Hoy en día, las motivaciones de los alpinistas polacos han cambiado. Las nuevas generaciones se foguean en los Alpes, viajan y practican todas las formas de escalada posibles. En libertad. Es un país más dentro de los países que fabrican alpinistas. Sin embargo, según la escritora canadiense Bernadette McDonald, autora del libro Freedom climbers [Los escaladores de la libertad] que indaga en la historia de los himalayistas polacos, los éxitos cosechados por Polonia en los 80 tienen su origen en el contexto político y social en el que habían aprendido a amar la escalada: “Cuando los alpinistas polacos descubrieron que podían obtener el apoyo de su Gobierno para perseguir su pasión y escapar, de paso, de la sociedad opresiva en la que vivían, no se lo pensaron dos veces y se lanzaron hacia lo desconocido. Ya eran duros de por sí: la vida en Polonia los había endurecido, así que no es de extrañar que lograsen lo que lograron. No había nada que les obligase a regresar a Polonia, así que permanecieron meses en el Himalaya a la espera de condiciones óptimas para atacar las montañas, disfrutando de la libertad recién adquirida. Además, contaban con una combinación perfecta de técnica, resistencia y determinación absoluta para lograr todo aquello que se propusieran”.

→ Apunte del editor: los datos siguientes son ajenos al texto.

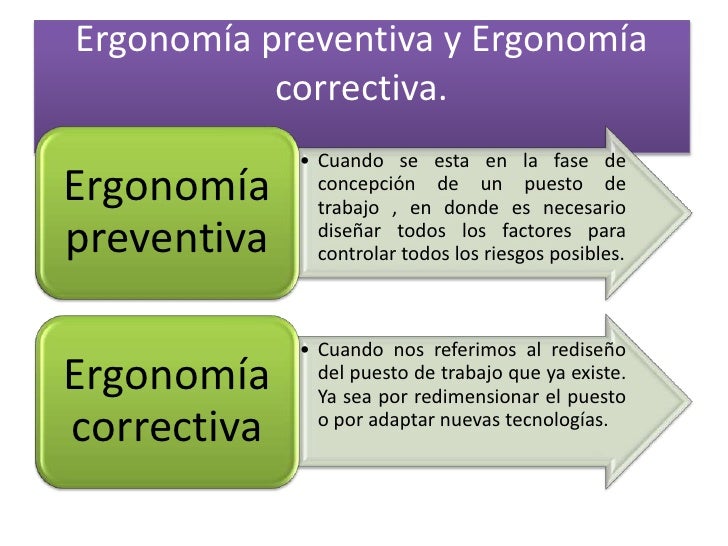 Ergonomía preventiva y Ergonomía correctiva.

Ergonomía preventiva

• Cuando se esta en la fase de concepción de un puesto de trabajo , en donde es necesario diseñar todos los factores para controlar todos los riesgos posibles.

Ergonomía correctiva

• Cuando nos referimos al rediseño del puesto de trabajo que ya existe. Ya sea por redimensionar el puesto o por adaptar nuevas tecnologías.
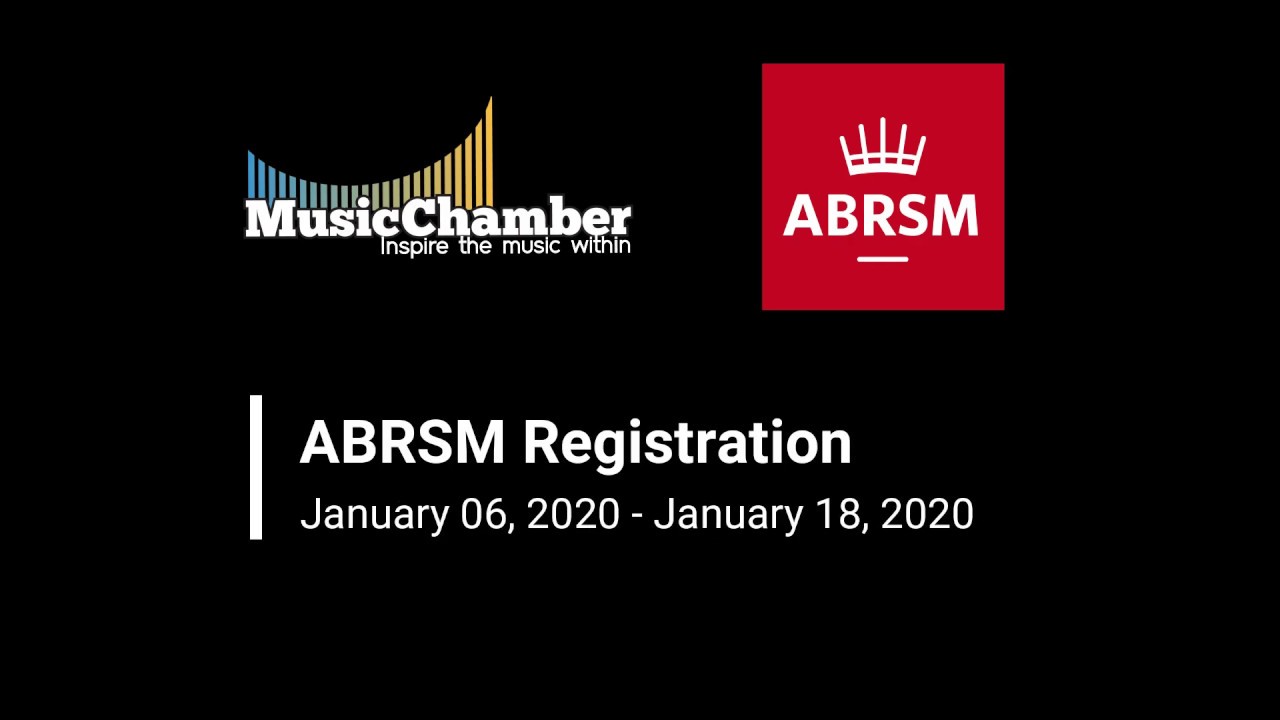 MusicChamber
Inspire the music within

ABRSM

ABRSM Registration
January 06, 2020 - January 18, 2020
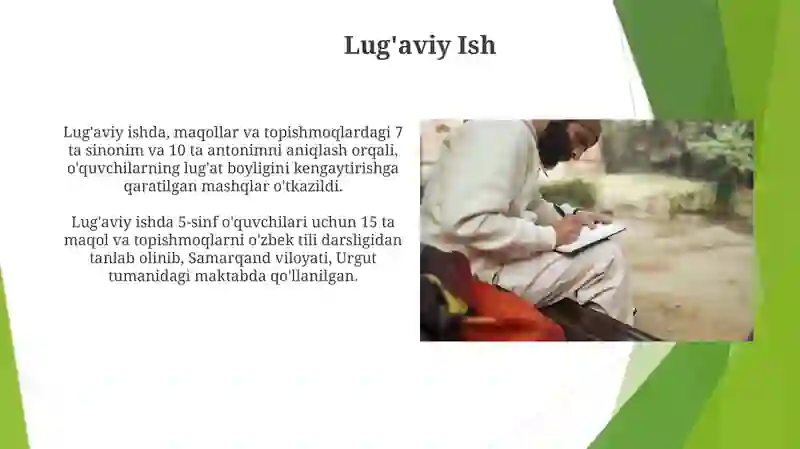 Lug'aviy Ish

Lug'aviy ishda, maqollar va topishmoqlardagi 7 ta sinonim va 10 ta antonimni aniqlash orqali, o'quvchilarning lug'at boyligini kengaytirishga qaratilgan mashqlar o'tkazildi.

Lug'aviy ishda 5-sinf o'quvchilari uchun 15 ta maqol va topishmoqlarni o'zbek tili darsligidan tanlab olinib, Samarqand viloyati, Urgut tumanidagi maktabda qo'llanilgan.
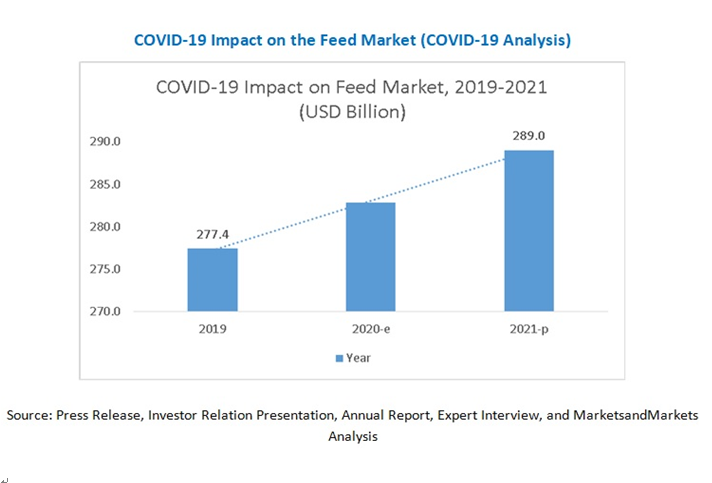 COVID-19 Impact on the Feed Market (COVID-19 Analysis)

COVID-19 Impact on Feed Market, 2019-2021 (USD Billion)

290.0
285.0
280.0
275.0
270.0

277.4
289.0

2019
2020-e
2021-p

Year

Source: Press Release, Investor Relation Presentation, Annual Report, Expert Interview, and MarketsandMarkets Analysis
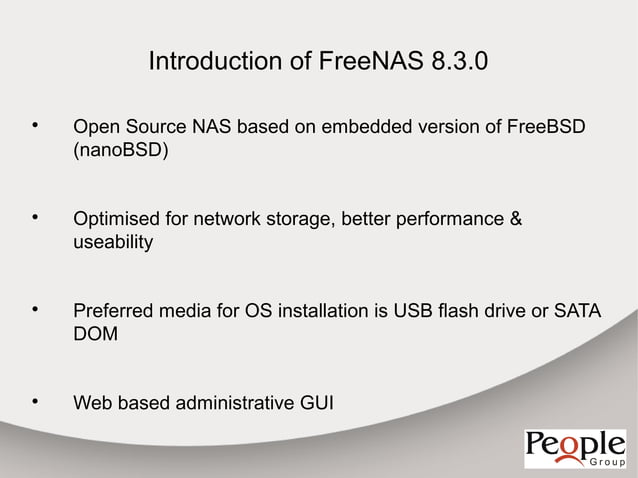 Introduction of FreeNAS 8.3.0

• Open Source NAS based on embedded version of FreeBSD (nanoBSD)

• Optimised for network storage, better performance & useability

• Preferred media for OS installation is USB flash drive or SATA DOM

• Web based administrative GUI

People Group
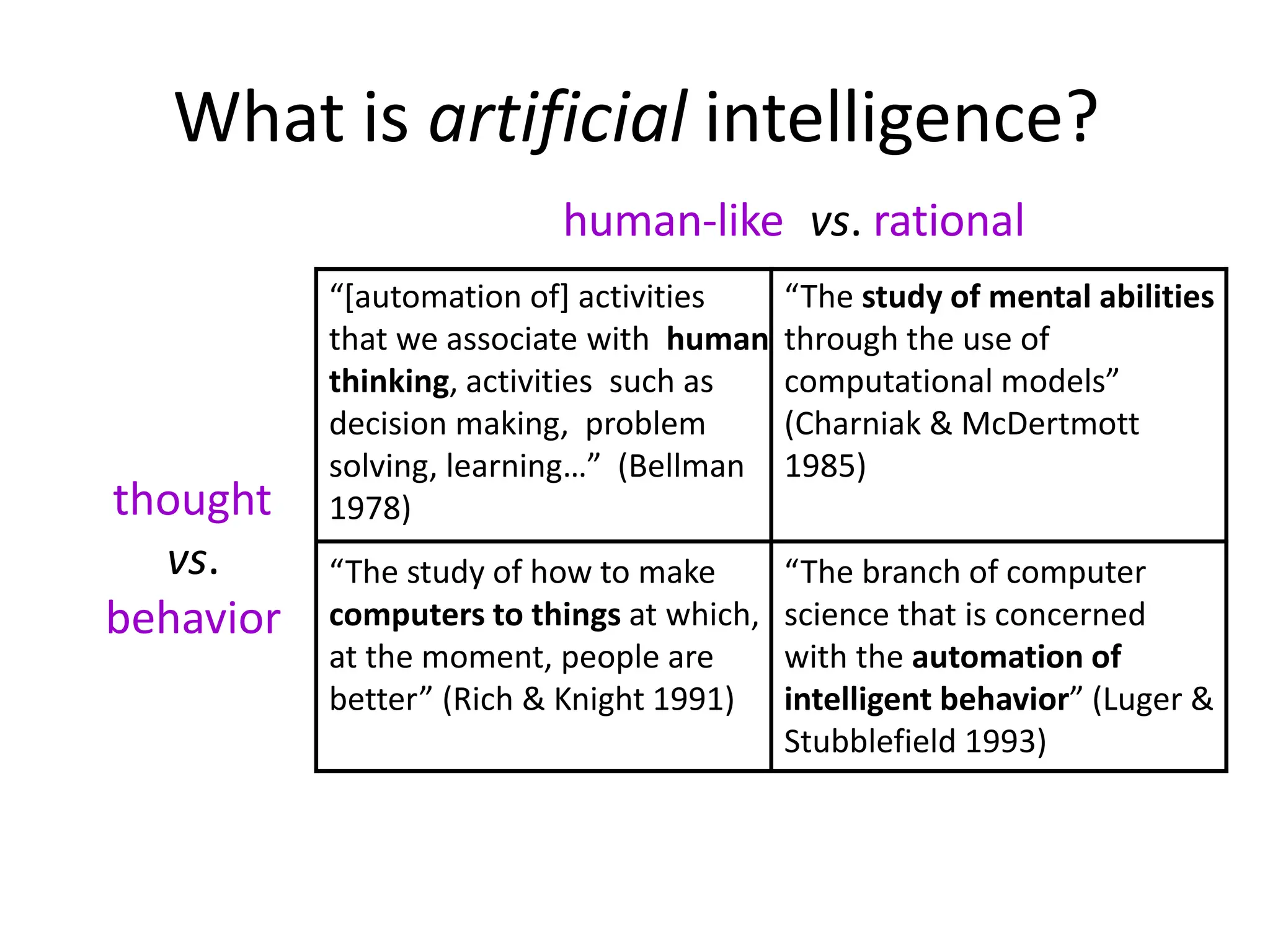 What is artificial intelligence?

human-like vs. rational

thought vs. behavior

| “[automation of] activities that we associate with human thinking, activities such as decision making, problem solving, learning…” (Bellman 1978) | “The study of mental abilities through the use of computational models” (Charniak & McDertmott 1985) |
|---|---|
| “The study of how to make computers to things at which, at the moment, people are better” (Rich & Knight 1991) | “The branch of computer science that is concerned with the automation of intelligent behavior” (Luger & Stubblefield 1993) |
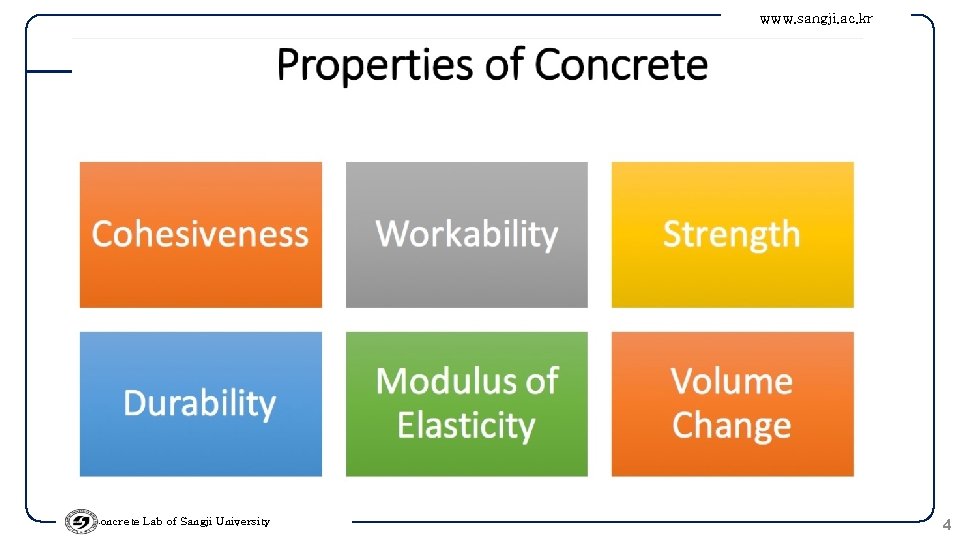 www.sangji.ac.kr

Properties of Concrete

Cohesiveness

Workability

Strength

Durability

Modulus of Elasticity

Volume Change

oncrete Lab of Sangji University

4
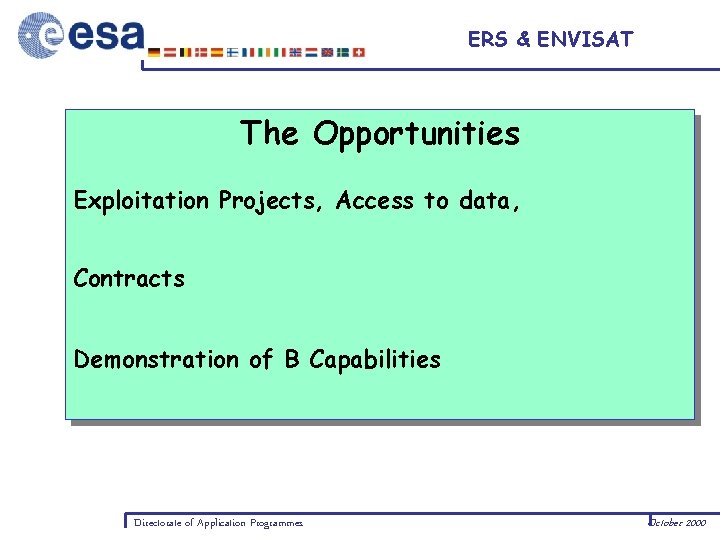 esa

ERS & ENVISAT

The Opportunities

Exploitation Projects, Access to data,

Contracts

Demonstration of B Capabilities

Directorate of Application Programmes

October 2000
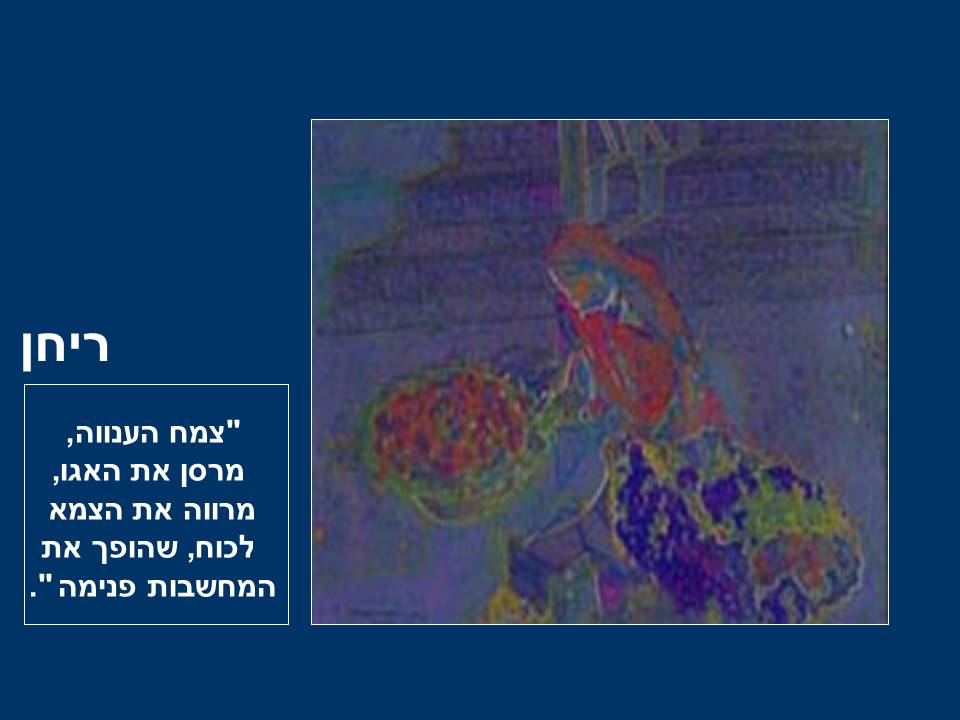 ריחן

"צמח הענווה,
מרסן את האגו,
מרווה את הצמא
לכוח, שהופך את
המחשבות פנימה".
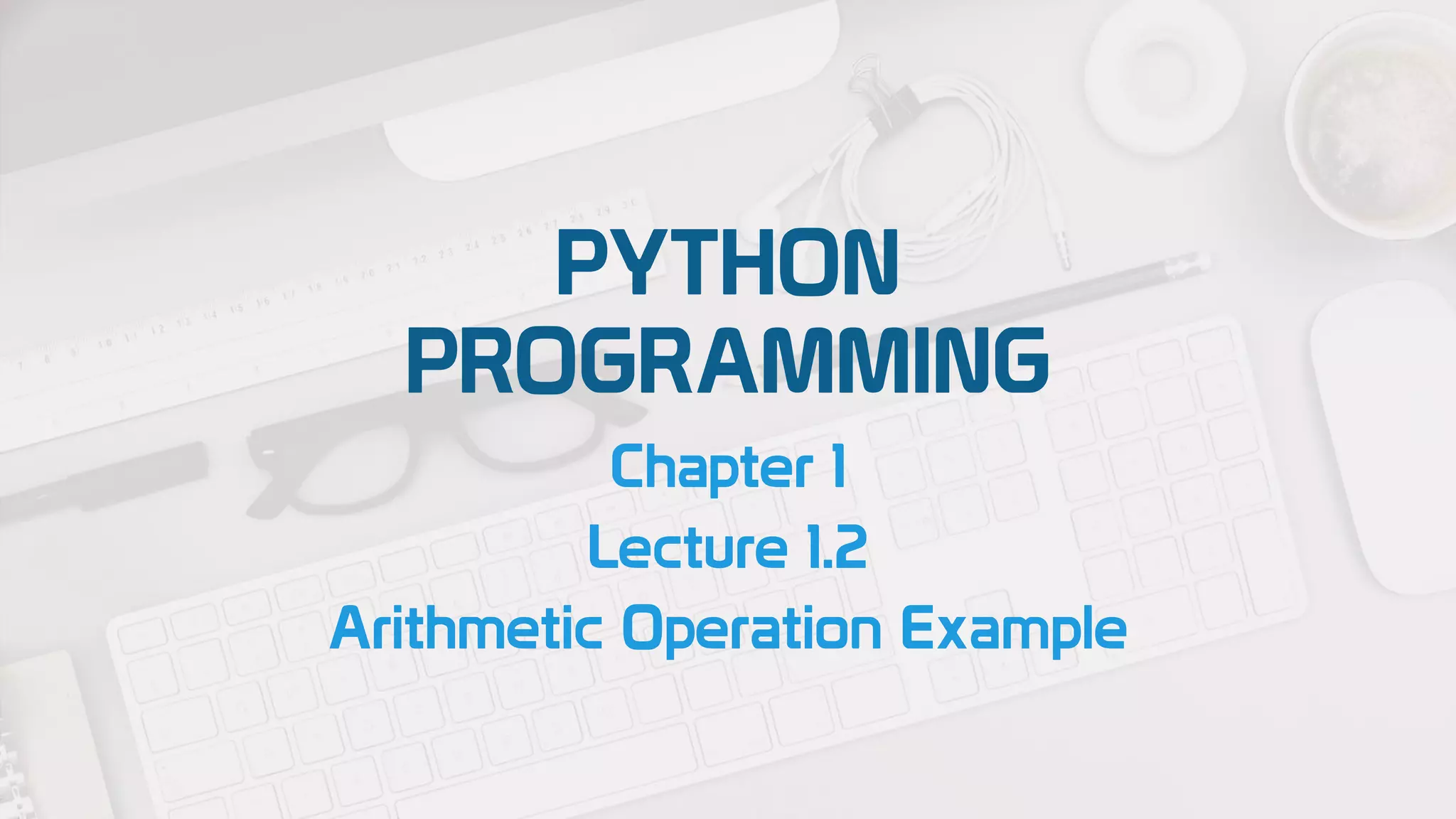 PYTHON PROGRAMMING

Chapter 1

Lecture 1.2

Arithmetic Operation Example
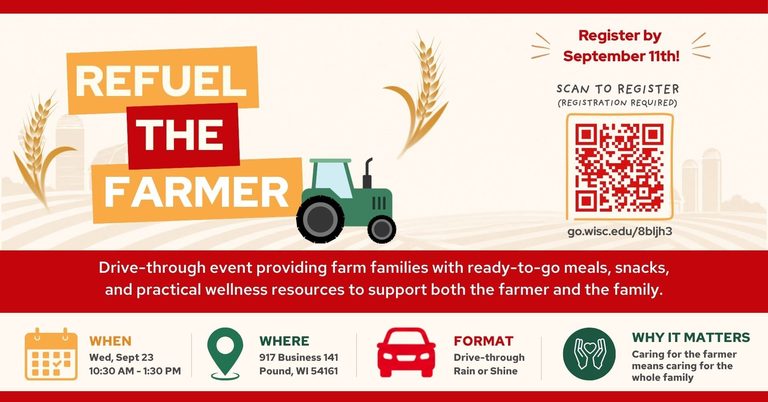 REFUEL THE FARMER

Register by September 11th!

SCAN TO REGISTER
(REGISTRATION REQUIRED)

go.wisc.edu/8bljh3

Drive-through event providing farm families with ready-to-go meals, snacks, and practical wellness resources to support both the farmer and the family.

WHEN
Wed, Sept 23
10:30 AM - 1:30 PM

WHERE
917 Business 141
Pound, WI 54161

FORMAT
Drive-through
Rain or Shine

WHY IT MATTERS
Caring for the farmer means caring for the whole family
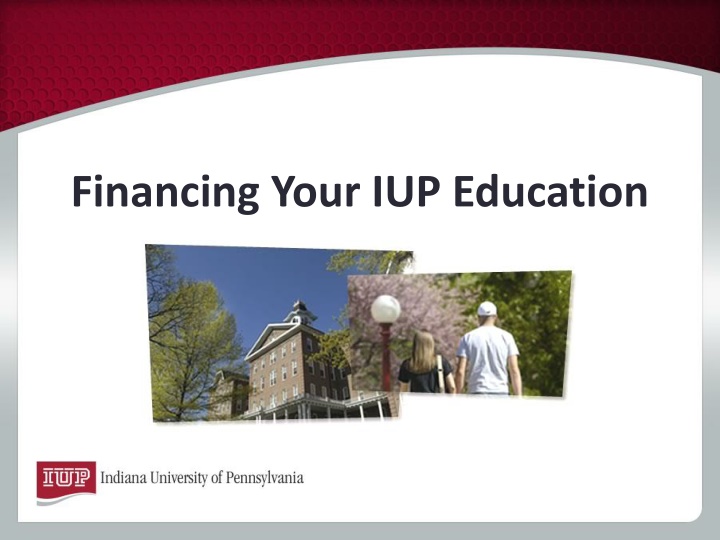 Financing Your IUP Education

IUP Indiana University of Pennsylvania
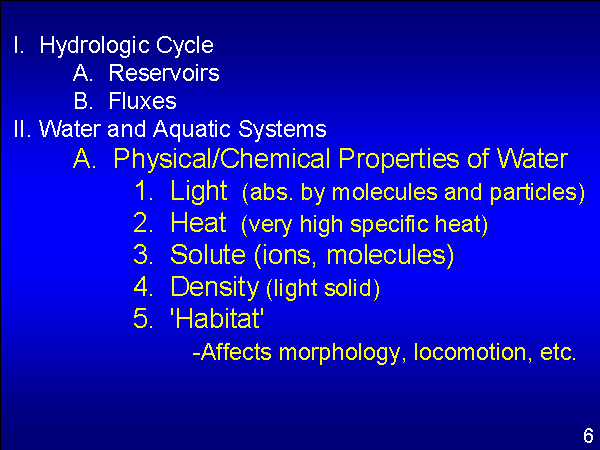 I. Hydrologic Cycle
A. Reservoirs
B. Fluxes
II. Water and Aquatic Systems
A. Physical/Chemical Properties of Water
1. Light (abs. by molecules and particles)
2. Heat (very high specific heat)
3. Solute (ions, molecules)
4. Density (light solid)
5. 'Habitat'
-Affects morphology, locomotion, etc.

6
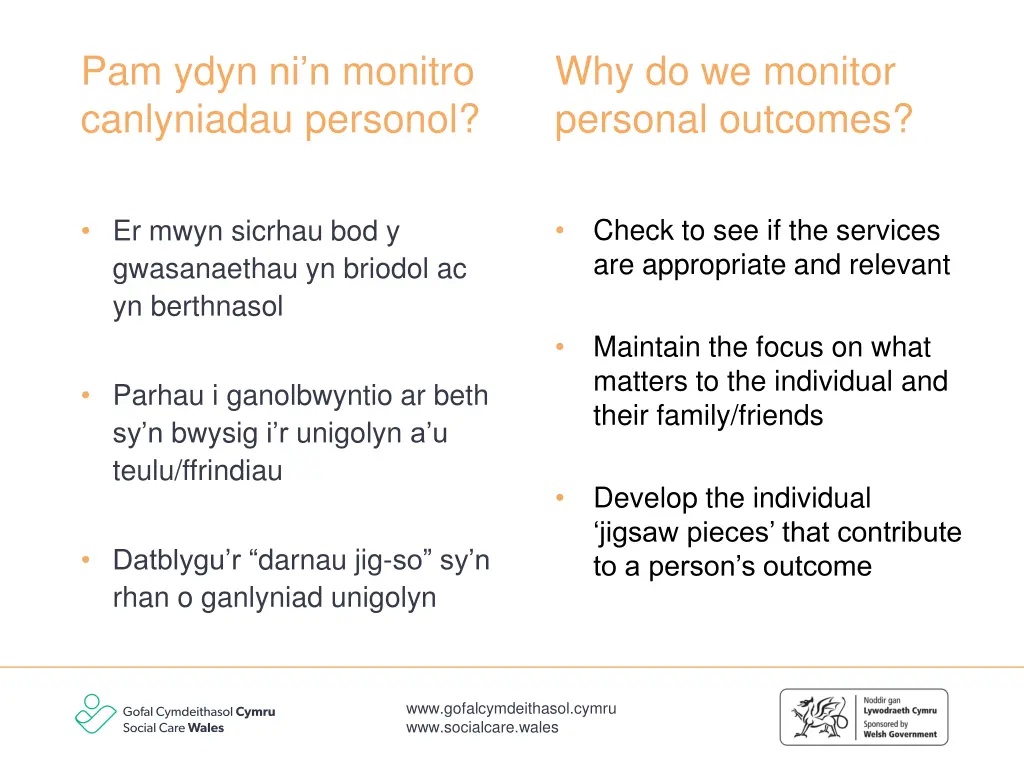 Pam ydyn ni’n monitro canlyniadau personol?

• Er mwyn sicrhau bod y gwasanaethau yn briodol ac yn berthnasol

• Parhau i ganolbwyntio ar beth sy’n bwysig i’r unigolyn a’u teulu/ffrindiau

• Datblygu’r “darnau jig-so” sy’n rhan o ganlyniad unigolyn

Why do we monitor personal outcomes?

• Check to see if the services are appropriate and relevant

• Maintain the focus on what matters to the individual and their family/friends

• Develop the individual ‘jigsaw pieces’ that contribute to a person’s outcome

Gofal Cymdeithasol Cymru
Social Care Wales

www.gofalcymdeithasol.cymru
www.socialcare.wales

Noddir gan
Lywodraeth Cymru
Sponsored by
Welsh Government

Con todo, apenas contaban con medios económicos y sobrevivían a base de trueques. Muchos recuerdan aún que el inmenso Jerzy Kukuzcka falleció al romperse la cuerda de pésima calidad a la que se había atado. Precisamente, fue la muerte prematura de muchos de los alpinistas polacos lo que aceleró su desaparición de la escena internacional a finales de los 80: “Debían soportar una gran presión que casi les obligaba al éxito en cada una de sus actividades. Al fin y al cabo, el apoyo del Estado implicaba el éxito”, observa McDonald.
Hoy, los alpinistas declaran haber superado la presión de gobiernos y patrocinadores. Y entender por qué unos van más allá, en perfecta libertad, a veces hasta fronteras sin retorno, es lo que hace que el alpinismo resulte (para unos pocos) irresistible.